SSA takes the PKI lead

SSA takes the PKI lead


The Social Security Administration is pioneering the government's first large-scale public-key infrastructure effort, using the General Services Administration's Access Certificates for Electronic Services contract.

Judith Spencer, head of the Federal PKI Steering Committee at GSA, called Social Security's online wage-reporting project 'the first significant foray' in business-to-government PKI.

Social Security officials have been on 'the leading edge of PKI for quite a while now,' Spencer said. 'They're leading the charge in many ways.'

Before expanding its PKI efforts, the agency surveyed the 100 employers that participated in its online wage-reporting pilot, at, and found a 90 percent approval rating. The companies have been using the online pilot application to file employee wage reports via Web browser using 128-bit encryption.

Tony Trenkle, deputy associate commissioner for electronic services at Social Security, said the wage-reporting application is only the beginning.

'In the future we'll be looking at piloting with citizens, provided we have the infrastructure in place,' Trenkle said.

Digital Signature Trust Co. of Salt Lake City is the agency's certification authority under the ACES contract. The digital certificates are free through May 31 to pilot participants, who also must obtain employer personal identification numbers and passwords.

Links to the past

The PINs and passwords are for those users still uncomfortable with PKI, Spencer said.

Spencer predicted that the use of passwords would dwindle as word spreads about PKI security and the interoperability benefits the certificates offer for sharing data among agencies.

The wage-reporting initiative is only the beginning, SSA's Tony Trenkle says. Ultimately, SSA will establish PKI services
for citizens.
'Comfort level grows with familiarity,' Spencer said, and there is some skepticism about Social Security's ability to keep information private and secure over the Internet.

The agency tried in 1996 to take interactive transactions online. Its first pilot made Personal Earnings and Benefits Statements available to the public via the Web. Social Security ultimately dropped the project in the face of public concerns about fraud and identity theft.
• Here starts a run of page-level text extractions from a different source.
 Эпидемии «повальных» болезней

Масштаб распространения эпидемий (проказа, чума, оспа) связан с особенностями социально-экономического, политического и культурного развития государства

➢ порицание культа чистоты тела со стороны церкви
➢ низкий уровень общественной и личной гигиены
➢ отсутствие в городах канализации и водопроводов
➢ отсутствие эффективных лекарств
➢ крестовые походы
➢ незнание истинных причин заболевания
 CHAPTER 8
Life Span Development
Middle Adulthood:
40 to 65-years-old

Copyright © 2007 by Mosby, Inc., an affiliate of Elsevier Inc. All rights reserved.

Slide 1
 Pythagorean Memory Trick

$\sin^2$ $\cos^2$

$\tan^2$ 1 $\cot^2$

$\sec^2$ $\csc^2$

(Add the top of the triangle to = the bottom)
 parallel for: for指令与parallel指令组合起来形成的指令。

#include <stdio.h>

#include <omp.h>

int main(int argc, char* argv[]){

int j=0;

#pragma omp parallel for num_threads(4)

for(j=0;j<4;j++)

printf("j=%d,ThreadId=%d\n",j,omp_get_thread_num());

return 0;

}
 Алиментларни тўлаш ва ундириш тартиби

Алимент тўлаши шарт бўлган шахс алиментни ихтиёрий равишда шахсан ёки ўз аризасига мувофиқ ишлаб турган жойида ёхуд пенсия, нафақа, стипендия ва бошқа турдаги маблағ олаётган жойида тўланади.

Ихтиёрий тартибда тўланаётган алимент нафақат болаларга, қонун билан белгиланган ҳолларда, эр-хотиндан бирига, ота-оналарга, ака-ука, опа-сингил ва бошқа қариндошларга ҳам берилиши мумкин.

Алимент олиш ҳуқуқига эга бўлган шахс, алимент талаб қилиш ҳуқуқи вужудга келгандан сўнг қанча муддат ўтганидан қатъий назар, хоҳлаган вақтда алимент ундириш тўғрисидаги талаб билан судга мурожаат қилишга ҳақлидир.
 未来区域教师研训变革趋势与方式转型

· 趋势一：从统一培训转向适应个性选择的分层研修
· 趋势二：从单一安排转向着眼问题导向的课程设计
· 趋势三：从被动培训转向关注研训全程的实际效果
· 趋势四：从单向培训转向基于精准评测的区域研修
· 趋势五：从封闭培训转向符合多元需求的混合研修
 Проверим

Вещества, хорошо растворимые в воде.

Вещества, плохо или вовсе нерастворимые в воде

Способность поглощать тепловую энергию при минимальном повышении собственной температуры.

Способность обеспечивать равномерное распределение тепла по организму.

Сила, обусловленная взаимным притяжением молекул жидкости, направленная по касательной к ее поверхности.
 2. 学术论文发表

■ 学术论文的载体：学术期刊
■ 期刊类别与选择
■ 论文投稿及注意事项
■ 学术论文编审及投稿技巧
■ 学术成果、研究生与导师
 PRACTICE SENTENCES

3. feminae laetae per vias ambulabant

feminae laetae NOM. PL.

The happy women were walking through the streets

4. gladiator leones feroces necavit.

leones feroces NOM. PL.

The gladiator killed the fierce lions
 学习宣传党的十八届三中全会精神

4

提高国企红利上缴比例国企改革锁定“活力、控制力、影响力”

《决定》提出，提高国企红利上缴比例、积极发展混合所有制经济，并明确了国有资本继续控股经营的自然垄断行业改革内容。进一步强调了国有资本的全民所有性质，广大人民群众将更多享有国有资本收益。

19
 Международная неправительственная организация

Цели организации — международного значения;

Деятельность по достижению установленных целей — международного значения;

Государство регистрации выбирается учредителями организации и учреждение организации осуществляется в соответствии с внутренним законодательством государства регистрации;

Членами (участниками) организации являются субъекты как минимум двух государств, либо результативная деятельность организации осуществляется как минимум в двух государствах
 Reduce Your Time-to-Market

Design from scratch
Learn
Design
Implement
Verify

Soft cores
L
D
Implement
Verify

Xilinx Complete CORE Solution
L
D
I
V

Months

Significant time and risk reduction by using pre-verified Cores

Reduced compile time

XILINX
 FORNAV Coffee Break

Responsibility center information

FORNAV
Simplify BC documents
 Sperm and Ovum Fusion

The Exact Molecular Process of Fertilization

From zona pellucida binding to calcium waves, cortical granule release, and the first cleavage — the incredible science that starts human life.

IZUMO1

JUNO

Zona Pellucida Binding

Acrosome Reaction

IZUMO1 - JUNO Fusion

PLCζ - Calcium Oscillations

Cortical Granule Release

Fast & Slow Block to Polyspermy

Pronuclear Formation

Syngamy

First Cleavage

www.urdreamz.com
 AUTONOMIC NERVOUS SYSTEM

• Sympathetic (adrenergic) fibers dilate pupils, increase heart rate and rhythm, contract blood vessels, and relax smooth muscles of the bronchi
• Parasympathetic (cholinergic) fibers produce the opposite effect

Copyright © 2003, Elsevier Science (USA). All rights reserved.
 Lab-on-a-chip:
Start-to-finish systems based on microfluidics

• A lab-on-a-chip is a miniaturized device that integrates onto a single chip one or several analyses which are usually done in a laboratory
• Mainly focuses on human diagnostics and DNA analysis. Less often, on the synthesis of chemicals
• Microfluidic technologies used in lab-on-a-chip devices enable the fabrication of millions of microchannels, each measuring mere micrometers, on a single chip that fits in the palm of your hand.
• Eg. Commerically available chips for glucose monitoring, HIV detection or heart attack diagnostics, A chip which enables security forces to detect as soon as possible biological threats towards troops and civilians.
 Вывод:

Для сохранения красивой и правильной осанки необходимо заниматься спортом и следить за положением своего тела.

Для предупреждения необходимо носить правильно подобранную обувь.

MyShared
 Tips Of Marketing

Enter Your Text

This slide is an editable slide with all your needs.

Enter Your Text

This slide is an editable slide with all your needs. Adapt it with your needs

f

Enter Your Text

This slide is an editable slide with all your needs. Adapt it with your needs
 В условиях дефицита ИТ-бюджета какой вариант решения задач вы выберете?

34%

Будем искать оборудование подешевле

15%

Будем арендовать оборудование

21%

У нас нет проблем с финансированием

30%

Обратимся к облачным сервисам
'What they're doing today is allowing organizations to report to them electronically if they want to,' Spencer said. She called it an important step toward eventually conducting all of Social Security's business transactions online.

Chuck Liptz, a financial management analyst at the agency, said fewer diskettes and printed W-2 forms will make life easier for employers as well as Social Security. 'Can you imagine millions of paper W-2s?' he said.

Tim Pinegar, a senior sales engineer for Digital Signature Trust, said the participating employers create wage reports as separate files in any word processor.

Then, they download and install Social Security's AccuWage/AccuW2C software, which reads the word processing files and detects any errors.

It scrutinizes W-2 wage and tax statements and W-2C correction reports to spot errors before transmission. It can identify more than 200 errors, including spelling and math mistakes.

The system next links users to a version of the Online Wage Reporting System that has been PKI-enabled, Pinegar said. 'Then they [must] present a digital certificate.'

For now, Liptz said, Social Security is paying the full $18 fee per digital certificate issued to an employer, plus $1.24 per report.

The agency also is working with Digital Signature Trust on an online employee verification service, which would let employers verify someone's identity by typing in a name and Social Security number online using PKI.

Trenkle said a PKI working group is trying to figure out how to overcome what he considers the rest of the PKI puzzle that Social Security must solve.

Automating W-2 submissions was a priority for Social Security, which receives more than 240 million forms from nearly 6.5 million employers each year, he said. But other high-priority candidates include the issuing of 125 million benefits statements and 16 million Social Security cards a year.

PKI will evolve, Trenkle said, but success depends on three factors: cost, usability and interoperability. The higher cost of certificates versus PINs and passwords is one issue, Trenkle said.